### Problem
What lines of the listing below contain the word "Cronbach"? Copy each of them out.

[[ Exercise materials open ]]

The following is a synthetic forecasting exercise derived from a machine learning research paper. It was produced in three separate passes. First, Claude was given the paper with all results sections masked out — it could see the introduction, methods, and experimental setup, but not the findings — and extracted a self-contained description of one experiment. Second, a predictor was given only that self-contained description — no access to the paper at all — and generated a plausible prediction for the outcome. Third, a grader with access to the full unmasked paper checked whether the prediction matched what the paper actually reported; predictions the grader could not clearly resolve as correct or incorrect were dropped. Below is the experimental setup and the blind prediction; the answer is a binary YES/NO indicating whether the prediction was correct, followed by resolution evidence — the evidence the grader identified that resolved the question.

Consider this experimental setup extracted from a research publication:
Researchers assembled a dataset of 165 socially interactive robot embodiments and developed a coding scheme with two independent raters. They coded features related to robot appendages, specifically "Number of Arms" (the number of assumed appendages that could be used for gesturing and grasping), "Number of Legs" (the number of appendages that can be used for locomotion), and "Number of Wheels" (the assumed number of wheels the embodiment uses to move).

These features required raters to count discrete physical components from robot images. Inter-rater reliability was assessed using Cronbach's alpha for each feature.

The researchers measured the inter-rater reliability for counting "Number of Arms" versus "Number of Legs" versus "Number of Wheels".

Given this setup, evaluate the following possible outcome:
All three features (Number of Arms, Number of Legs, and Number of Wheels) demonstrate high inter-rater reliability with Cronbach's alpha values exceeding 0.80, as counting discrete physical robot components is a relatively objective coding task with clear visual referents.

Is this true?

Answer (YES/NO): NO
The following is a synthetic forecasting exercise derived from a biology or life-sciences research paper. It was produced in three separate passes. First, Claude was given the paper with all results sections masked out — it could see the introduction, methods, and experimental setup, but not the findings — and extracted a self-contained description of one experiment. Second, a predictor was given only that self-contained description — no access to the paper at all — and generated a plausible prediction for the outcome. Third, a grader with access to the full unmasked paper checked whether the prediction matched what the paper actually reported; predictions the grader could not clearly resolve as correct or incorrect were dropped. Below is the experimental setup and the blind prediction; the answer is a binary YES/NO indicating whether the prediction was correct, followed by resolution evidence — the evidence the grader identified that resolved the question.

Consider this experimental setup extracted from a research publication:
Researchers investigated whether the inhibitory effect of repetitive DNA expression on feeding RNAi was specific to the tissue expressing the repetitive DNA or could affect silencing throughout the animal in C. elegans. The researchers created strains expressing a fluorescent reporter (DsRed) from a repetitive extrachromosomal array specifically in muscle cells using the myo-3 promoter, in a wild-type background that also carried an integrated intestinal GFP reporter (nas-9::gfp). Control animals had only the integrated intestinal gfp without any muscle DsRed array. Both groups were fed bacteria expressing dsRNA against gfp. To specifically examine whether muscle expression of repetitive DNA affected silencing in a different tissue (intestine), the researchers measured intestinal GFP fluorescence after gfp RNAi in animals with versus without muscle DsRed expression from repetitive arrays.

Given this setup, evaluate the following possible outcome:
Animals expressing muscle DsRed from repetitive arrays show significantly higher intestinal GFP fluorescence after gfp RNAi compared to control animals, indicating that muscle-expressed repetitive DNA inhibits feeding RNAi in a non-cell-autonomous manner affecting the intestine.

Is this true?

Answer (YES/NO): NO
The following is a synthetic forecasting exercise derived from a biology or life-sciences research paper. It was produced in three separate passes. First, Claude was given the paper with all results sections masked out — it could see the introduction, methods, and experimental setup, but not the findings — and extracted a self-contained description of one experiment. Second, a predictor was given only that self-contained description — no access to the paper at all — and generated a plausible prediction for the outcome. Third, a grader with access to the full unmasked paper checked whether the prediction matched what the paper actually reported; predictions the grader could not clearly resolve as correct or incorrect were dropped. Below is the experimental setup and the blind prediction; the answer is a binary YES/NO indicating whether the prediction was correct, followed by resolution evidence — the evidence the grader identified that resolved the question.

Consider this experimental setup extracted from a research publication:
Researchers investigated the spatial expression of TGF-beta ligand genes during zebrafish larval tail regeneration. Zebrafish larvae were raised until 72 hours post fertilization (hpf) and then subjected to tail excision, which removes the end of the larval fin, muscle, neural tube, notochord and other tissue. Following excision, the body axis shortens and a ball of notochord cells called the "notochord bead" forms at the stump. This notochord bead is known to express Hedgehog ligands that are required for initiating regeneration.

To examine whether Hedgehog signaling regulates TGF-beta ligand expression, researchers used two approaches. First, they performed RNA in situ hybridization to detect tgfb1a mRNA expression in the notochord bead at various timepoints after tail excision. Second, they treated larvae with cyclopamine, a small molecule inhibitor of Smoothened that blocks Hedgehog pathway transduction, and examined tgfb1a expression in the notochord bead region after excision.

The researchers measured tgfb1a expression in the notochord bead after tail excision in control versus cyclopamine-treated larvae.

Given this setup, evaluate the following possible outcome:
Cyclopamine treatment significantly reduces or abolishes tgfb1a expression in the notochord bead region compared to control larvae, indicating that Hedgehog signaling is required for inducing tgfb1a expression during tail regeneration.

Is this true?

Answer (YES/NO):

[[ Exercise materials closed ]]

### Exercise output
These features required raters to count discrete physical components from robot images. Inter-rater reliability was assessed using Cronbach's alpha for each feature.
All three features (Number of Arms, Number of Legs, and Number of Wheels) demonstrate high inter-rater reliability with Cronbach's alpha values exceeding 0.80, as counting discrete physical robot components is a relatively objective coding task with clear visual referents.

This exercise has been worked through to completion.